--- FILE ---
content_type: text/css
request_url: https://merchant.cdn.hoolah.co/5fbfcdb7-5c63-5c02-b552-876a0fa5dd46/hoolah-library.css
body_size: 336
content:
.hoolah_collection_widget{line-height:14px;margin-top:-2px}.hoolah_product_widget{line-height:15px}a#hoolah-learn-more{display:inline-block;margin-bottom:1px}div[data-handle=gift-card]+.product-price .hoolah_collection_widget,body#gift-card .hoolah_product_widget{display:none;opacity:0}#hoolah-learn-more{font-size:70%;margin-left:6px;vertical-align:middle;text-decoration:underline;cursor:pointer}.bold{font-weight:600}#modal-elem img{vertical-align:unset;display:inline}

__To do__
Transcribe every record above exactly as it appears.

__Result__
--- FILE ---
content_type: text/css
request_url: https://merchant.cdn.hoolah.co/5fbfcdb7-5c63-5c02-b552-876a0fa5dd46/hoolah-library.css
body_size: 336
content:
.hoolah_collection_widget{line-height:14px;margin-top:-2px}.hoolah_product_widget{line-height:15px}a#hoolah-learn-more{display:inline-block;margin-bottom:1px}div[data-handle=gift-card]+.product-price .hoolah_collection_widget,body#gift-card .hoolah_product_widget{display:none;opacity:0}#hoolah-learn-more{font-size:70%;margin-left:6px;vertical-align:middle;text-decoration:underline;cursor:pointer}.bold{font-weight:600}#modal-elem img{vertical-align:unset;display:inline}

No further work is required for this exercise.